眠そうにしている割に、その手はガッチリとサキの手を掴んで緩まる事がない。何故だ。
「離してください……って、んん?」
手を引き抜こうと数歩青年から離れてみると、その距離はすぐに青年に縮められる。その事に眉根を寄せるサキは、もう二、三歩離れてみた。するとその距離はすぐに青年に埋められる。
サキは試しに手を掴まれたまま少しばかり歩いてみると、少し後ろを青年が付いて来た。
「あの」
「何?」
「何やってるんですか?」
「何が?」
「いや、だから、何でついてくるんですかって事を聞きたいのですが?」
「君が移動するから」
「では手を離してください」
「逃げるし……」
「逃げるしって……。そりゃあ仕事もありますから、貴方に構ってはいられませんし」
「ついてく」
「……ふりだしに戻しやがった」
話にならなかった。
サキは盛大なため息を吐きつつも、果敢に青年との問答を続けていく。
「あの」
「何?」
「この際ついてくるのは百億万歩くらい譲って目を瞑りますから、手を離してください」
「逃げるし」
「逃げませんから!」
「本当?」
「本当です!」
「んー……」
青年は何事かを考えるような仕草を取ると黙りこんでしまった。それを無言で見つめながら、サキは一体どうすればいいんだと頭を悩ませていた。
何とかして青年から離れたいと思っているサキは、手を離した瞬間に逃走してやろうと思っていた訳だが、そういった考えを見抜かれてしまったのだろうかと思うと舌打ちしたくなった。
「ああもう、分かりました! 貴方の要求を一つだけ呑みます! ついて来るでもよし! 寝台貸せでもよし! 一つだけなら叶えます!」
サキは半ばやけくそ気味にそう宣言した。
こうなったら相手を満足させた方が話は早い。サキは眠そうにしながらも手をしっかりと掴んで離さない青年の瞳を真っ直ぐに見つめながら、さあ言え、と眼力だけで訴えた。

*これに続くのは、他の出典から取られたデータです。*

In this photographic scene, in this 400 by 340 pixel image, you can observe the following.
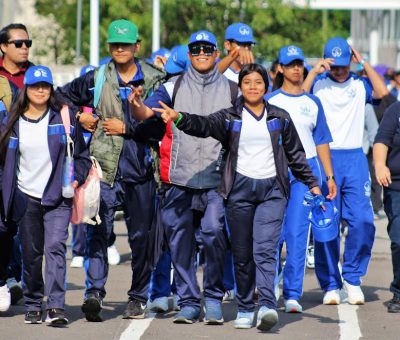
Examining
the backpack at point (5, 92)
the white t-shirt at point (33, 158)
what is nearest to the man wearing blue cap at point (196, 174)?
the white t-shirt at point (33, 158)

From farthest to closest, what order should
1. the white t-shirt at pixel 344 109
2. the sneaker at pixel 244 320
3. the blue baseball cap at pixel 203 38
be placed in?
the white t-shirt at pixel 344 109
the blue baseball cap at pixel 203 38
the sneaker at pixel 244 320

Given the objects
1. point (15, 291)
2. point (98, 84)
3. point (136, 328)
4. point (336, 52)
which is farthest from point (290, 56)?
point (15, 291)

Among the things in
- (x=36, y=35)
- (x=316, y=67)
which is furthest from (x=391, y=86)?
(x=36, y=35)

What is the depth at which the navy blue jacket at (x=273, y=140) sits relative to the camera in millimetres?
10273

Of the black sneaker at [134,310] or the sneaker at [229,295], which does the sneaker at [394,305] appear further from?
the black sneaker at [134,310]

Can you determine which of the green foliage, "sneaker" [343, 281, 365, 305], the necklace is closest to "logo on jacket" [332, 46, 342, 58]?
"sneaker" [343, 281, 365, 305]

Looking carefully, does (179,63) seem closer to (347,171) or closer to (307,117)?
(307,117)

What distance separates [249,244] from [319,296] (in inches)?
85.0

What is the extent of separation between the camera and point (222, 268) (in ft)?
34.8

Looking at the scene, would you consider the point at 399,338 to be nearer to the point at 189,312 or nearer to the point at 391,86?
the point at 189,312

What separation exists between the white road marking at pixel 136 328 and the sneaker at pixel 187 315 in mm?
223

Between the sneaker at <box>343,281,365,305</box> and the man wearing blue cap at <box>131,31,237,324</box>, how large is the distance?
5.27 feet

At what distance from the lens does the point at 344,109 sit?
12195 mm

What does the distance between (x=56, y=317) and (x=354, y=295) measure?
275 cm
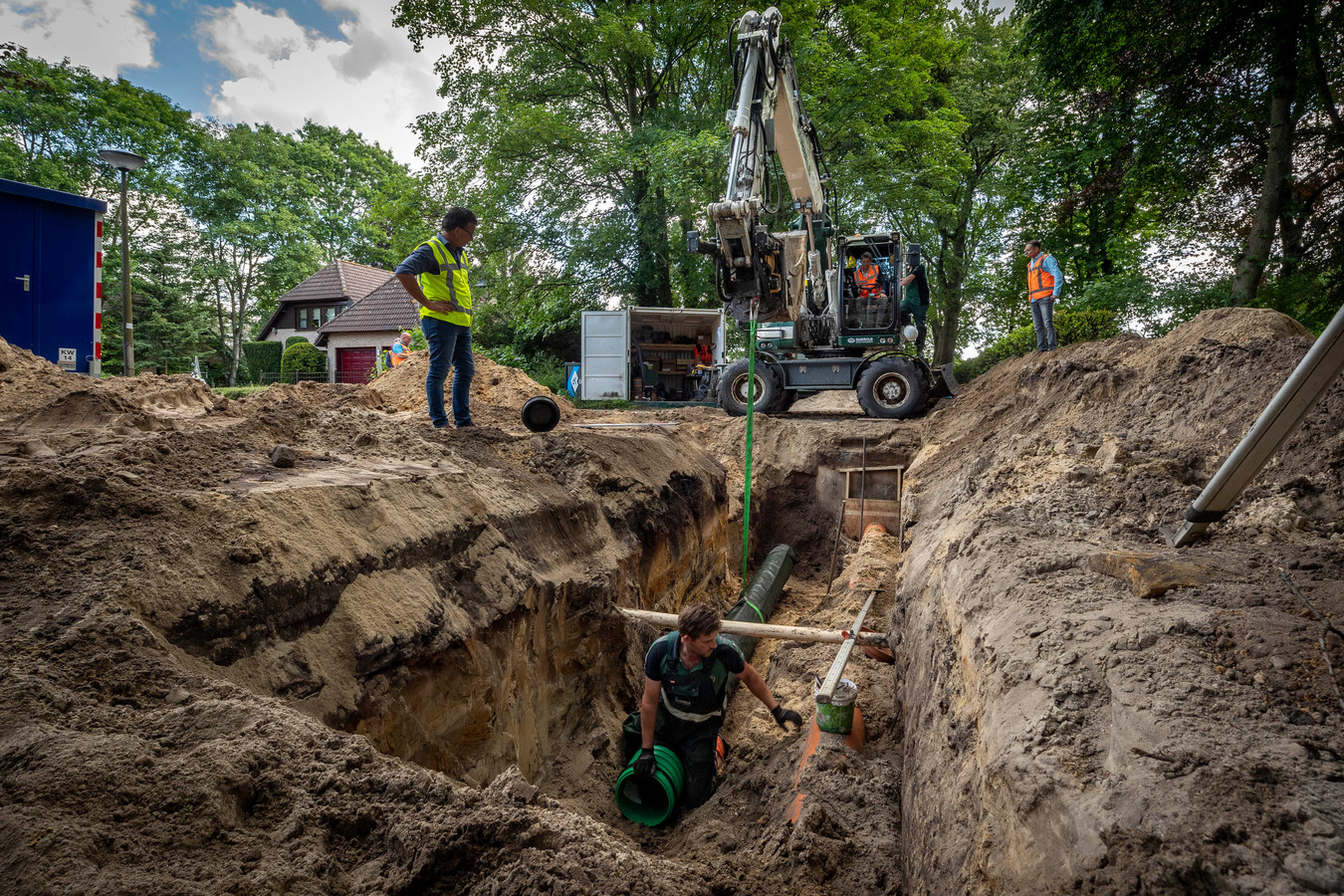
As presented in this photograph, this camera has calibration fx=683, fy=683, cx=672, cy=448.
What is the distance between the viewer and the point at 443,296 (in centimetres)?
573

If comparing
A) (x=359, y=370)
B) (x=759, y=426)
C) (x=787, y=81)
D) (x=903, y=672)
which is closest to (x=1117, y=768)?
(x=903, y=672)

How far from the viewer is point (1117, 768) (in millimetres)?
1895

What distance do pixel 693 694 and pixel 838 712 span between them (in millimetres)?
967

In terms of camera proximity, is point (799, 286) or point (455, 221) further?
point (799, 286)

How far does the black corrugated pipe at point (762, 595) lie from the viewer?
670 centimetres

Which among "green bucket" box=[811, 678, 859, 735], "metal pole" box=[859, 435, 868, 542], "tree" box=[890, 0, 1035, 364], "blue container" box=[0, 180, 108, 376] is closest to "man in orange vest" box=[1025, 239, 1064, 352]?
"metal pole" box=[859, 435, 868, 542]

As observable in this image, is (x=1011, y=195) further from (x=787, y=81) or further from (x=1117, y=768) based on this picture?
(x=1117, y=768)

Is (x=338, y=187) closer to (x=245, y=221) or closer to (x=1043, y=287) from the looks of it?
(x=245, y=221)

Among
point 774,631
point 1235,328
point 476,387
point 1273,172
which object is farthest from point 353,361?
point 1235,328

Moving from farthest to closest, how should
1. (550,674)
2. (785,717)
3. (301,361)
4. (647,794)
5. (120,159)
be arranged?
(301,361)
(120,159)
(550,674)
(785,717)
(647,794)

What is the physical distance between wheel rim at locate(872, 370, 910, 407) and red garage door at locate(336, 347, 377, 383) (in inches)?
898

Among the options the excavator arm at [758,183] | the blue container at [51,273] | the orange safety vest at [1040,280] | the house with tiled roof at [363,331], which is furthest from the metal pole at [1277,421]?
the house with tiled roof at [363,331]

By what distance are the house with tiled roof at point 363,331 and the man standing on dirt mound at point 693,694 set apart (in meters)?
25.2

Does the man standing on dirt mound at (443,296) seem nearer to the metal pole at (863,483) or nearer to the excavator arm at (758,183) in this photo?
the excavator arm at (758,183)
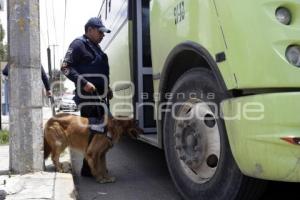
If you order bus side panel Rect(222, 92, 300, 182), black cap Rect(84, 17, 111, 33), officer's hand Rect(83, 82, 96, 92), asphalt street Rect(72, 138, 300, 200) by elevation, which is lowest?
asphalt street Rect(72, 138, 300, 200)

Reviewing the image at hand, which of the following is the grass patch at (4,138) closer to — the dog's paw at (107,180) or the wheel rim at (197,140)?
the dog's paw at (107,180)

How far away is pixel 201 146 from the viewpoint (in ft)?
11.5

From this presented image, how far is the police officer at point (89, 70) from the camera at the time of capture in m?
5.08

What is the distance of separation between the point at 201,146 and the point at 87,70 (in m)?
2.17

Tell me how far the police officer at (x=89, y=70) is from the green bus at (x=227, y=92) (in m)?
0.96

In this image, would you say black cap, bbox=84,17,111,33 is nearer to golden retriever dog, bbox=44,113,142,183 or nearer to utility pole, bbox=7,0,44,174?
utility pole, bbox=7,0,44,174

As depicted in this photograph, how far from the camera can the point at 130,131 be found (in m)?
5.08

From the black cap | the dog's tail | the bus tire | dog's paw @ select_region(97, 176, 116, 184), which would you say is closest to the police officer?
the black cap

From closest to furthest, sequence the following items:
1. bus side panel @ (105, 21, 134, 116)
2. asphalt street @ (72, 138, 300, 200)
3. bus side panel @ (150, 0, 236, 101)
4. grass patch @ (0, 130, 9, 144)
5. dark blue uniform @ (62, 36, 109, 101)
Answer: bus side panel @ (150, 0, 236, 101) → asphalt street @ (72, 138, 300, 200) → dark blue uniform @ (62, 36, 109, 101) → bus side panel @ (105, 21, 134, 116) → grass patch @ (0, 130, 9, 144)

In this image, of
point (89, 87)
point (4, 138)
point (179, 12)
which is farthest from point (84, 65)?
point (4, 138)

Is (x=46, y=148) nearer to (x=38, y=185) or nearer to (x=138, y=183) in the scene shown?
(x=38, y=185)

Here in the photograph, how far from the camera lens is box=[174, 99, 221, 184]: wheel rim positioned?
11.2ft

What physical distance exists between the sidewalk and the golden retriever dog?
0.29 m

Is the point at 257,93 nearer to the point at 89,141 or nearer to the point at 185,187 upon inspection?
the point at 185,187
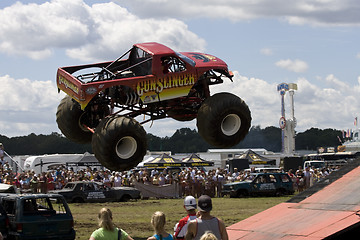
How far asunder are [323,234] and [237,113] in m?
3.54

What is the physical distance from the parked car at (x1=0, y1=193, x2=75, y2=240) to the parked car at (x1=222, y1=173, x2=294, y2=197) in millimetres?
17249

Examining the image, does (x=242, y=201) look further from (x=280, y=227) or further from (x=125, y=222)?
(x=280, y=227)

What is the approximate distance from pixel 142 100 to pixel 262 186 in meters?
21.0

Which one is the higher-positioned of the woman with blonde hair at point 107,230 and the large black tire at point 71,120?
the large black tire at point 71,120

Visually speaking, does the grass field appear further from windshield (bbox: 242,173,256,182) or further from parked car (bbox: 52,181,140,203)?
windshield (bbox: 242,173,256,182)

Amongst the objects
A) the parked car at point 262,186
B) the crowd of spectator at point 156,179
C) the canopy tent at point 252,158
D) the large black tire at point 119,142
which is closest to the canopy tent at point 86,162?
the crowd of spectator at point 156,179

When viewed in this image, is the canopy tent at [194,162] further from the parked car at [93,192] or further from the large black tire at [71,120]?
the large black tire at [71,120]

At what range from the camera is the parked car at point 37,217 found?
1316 centimetres

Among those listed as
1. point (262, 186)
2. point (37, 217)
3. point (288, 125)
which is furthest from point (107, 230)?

すると青年はそんなサキの宣言に驚いたような表情を作ると、遠慮がちに口を開く。
「俺は、君と」
眠そうに瞬きを繰り返す青年が、言葉の途中で顔を片手で覆った。
「――寝たい」
分かっている。分かってはいるが、如何せんタイミングが悪かった。
サキは一気に顔を真っ赤に染めると、青年を勢いよく突き飛ばし、その距離を大幅に広げた。
「それはセクハラだああああああ!」
そんな叫び声を上げながら脱兎のごとくその場から駆け出すサキは、背後から「セクハラって何?」というような声が聞こえてきたが、それに構う事なく全身全霊で青年から逃げた。